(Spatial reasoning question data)
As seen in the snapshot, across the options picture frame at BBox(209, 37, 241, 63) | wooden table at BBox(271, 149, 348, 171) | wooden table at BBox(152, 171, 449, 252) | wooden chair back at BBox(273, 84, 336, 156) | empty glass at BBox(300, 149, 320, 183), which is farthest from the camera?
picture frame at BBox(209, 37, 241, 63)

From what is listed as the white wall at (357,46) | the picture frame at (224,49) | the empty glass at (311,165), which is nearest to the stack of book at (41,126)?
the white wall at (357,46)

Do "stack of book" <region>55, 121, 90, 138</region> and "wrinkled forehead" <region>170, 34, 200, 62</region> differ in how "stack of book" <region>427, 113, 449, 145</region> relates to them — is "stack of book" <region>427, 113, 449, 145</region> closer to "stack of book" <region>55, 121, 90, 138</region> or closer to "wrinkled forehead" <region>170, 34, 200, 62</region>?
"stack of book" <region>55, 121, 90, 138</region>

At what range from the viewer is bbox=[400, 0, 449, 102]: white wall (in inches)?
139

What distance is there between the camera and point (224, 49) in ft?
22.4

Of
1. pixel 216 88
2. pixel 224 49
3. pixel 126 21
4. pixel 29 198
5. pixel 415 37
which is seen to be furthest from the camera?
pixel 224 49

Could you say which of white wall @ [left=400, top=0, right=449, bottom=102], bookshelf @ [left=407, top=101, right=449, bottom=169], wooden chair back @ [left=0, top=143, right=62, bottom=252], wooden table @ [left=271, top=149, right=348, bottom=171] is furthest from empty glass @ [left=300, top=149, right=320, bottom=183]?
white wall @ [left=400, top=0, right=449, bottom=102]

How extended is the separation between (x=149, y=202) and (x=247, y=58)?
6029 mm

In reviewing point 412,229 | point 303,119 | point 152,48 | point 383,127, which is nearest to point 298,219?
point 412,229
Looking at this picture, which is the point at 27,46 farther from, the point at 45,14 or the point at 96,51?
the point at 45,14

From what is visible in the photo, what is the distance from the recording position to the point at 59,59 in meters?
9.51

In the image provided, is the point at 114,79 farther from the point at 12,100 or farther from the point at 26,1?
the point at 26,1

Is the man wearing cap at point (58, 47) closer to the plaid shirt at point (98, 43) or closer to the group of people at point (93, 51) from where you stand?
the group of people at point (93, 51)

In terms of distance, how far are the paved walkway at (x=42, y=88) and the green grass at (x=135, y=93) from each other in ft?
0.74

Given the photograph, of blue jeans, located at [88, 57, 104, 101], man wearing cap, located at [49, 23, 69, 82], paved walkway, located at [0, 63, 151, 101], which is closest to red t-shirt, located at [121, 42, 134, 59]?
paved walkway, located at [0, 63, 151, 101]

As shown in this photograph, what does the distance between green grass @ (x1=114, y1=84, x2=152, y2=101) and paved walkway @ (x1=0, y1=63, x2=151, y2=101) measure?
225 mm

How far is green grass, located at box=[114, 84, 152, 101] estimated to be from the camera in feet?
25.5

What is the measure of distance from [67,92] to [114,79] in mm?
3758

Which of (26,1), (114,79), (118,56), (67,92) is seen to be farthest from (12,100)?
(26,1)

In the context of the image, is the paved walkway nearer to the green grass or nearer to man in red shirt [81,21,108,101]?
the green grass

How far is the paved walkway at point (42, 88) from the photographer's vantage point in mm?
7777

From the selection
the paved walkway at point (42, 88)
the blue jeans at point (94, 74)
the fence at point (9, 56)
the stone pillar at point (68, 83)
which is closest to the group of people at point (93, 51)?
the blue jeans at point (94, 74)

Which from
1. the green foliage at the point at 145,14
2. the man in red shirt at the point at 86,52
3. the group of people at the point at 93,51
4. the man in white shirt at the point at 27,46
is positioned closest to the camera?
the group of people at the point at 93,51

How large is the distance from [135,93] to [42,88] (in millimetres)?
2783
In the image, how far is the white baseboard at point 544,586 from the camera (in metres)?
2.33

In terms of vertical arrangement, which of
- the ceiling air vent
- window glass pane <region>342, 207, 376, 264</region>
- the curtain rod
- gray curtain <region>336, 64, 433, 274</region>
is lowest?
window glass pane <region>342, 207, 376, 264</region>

**WHAT TO PRODUCE:**
Exactly reproduce every record.

**WRITTEN REPLY:**
As seen in the snapshot, across the options picture frame at BBox(209, 37, 241, 63) | wooden table at BBox(271, 149, 348, 171) | wooden table at BBox(152, 171, 449, 252) | wooden chair back at BBox(273, 84, 336, 156) | empty glass at BBox(300, 149, 320, 183), which is farthest from the camera?
picture frame at BBox(209, 37, 241, 63)

From what is listed as the white wall at (357,46) | the picture frame at (224,49) | the empty glass at (311,165), which is nearest to the stack of book at (41,126)?
the white wall at (357,46)

Do "stack of book" <region>55, 121, 90, 138</region> and "wrinkled forehead" <region>170, 34, 200, 62</region> differ in how "stack of book" <region>427, 113, 449, 145</region> relates to them — is "stack of book" <region>427, 113, 449, 145</region> closer to "stack of book" <region>55, 121, 90, 138</region> or closer to "wrinkled forehead" <region>170, 34, 200, 62</region>?
"stack of book" <region>55, 121, 90, 138</region>

At what range from the viewer is bbox=[400, 0, 449, 102]: white wall (in inches)?
139

What distance is there between the camera and point (224, 49) in ft?
22.4

Of
1. pixel 216 88
2. pixel 224 49
3. pixel 126 21
4. pixel 29 198
5. pixel 415 37
which is seen to be furthest from the camera?
pixel 224 49

Could you say which of white wall @ [left=400, top=0, right=449, bottom=102], bookshelf @ [left=407, top=101, right=449, bottom=169], wooden chair back @ [left=0, top=143, right=62, bottom=252], wooden table @ [left=271, top=149, right=348, bottom=171] is furthest from empty glass @ [left=300, top=149, right=320, bottom=183]?
white wall @ [left=400, top=0, right=449, bottom=102]

How extended is the separation between (x=149, y=202) and (x=247, y=58)?
6029 mm

In reviewing point 412,229 | point 303,119 | point 152,48 | point 383,127, which is nearest to point 298,219?
point 412,229
Looking at this picture, which is the point at 27,46 farther from, the point at 45,14 or the point at 96,51?
the point at 45,14

From what is visible in the photo, what is the distance from the recording position to the point at 59,59 in meters?
9.51

In the image provided, is the point at 114,79 farther from the point at 12,100 or farther from the point at 26,1?
the point at 26,1

Is the man wearing cap at point (58, 47) closer to the plaid shirt at point (98, 43) or closer to the group of people at point (93, 51) from where you stand?
the group of people at point (93, 51)

In terms of distance, how far are the paved walkway at (x=42, y=88) and the green grass at (x=135, y=93) from each other in ft?
0.74

Given the photograph, of blue jeans, located at [88, 57, 104, 101], man wearing cap, located at [49, 23, 69, 82], paved walkway, located at [0, 63, 151, 101], which is closest to red t-shirt, located at [121, 42, 134, 59]?
paved walkway, located at [0, 63, 151, 101]

As shown in this photograph, what does the distance between green grass @ (x1=114, y1=84, x2=152, y2=101) and paved walkway @ (x1=0, y1=63, x2=151, y2=101) measure?
225 mm

How far is green grass, located at box=[114, 84, 152, 101] estimated to be from the camera in feet?
25.5

What is the measure of distance from [67,92] to [114,79] in mm?
3758

Which of (26,1), (114,79), (118,56), (67,92) is seen to be farthest from (12,100)?
(26,1)

In the context of the image, is the paved walkway nearer to the green grass or nearer to man in red shirt [81,21,108,101]?
the green grass

How far is the paved walkway at point (42, 88) from the photographer's vantage point in mm?
7777

From the selection
the paved walkway at point (42, 88)
the blue jeans at point (94, 74)
the fence at point (9, 56)
the stone pillar at point (68, 83)
which is closest to the group of people at point (93, 51)?
the blue jeans at point (94, 74)

Which from
1. the green foliage at the point at 145,14
2. the man in red shirt at the point at 86,52
3. the group of people at the point at 93,51
4. the man in white shirt at the point at 27,46
is positioned closest to the camera?
the group of people at the point at 93,51

How large is the distance from [135,93] to [42,88] (in millimetres)?
2783
In the image, how far is the white baseboard at point 544,586 from the camera (in metres)?
2.33

In terms of vertical arrangement, which of
- the ceiling air vent
- window glass pane <region>342, 207, 376, 264</region>
- the curtain rod
- gray curtain <region>336, 64, 433, 274</region>
is lowest?
window glass pane <region>342, 207, 376, 264</region>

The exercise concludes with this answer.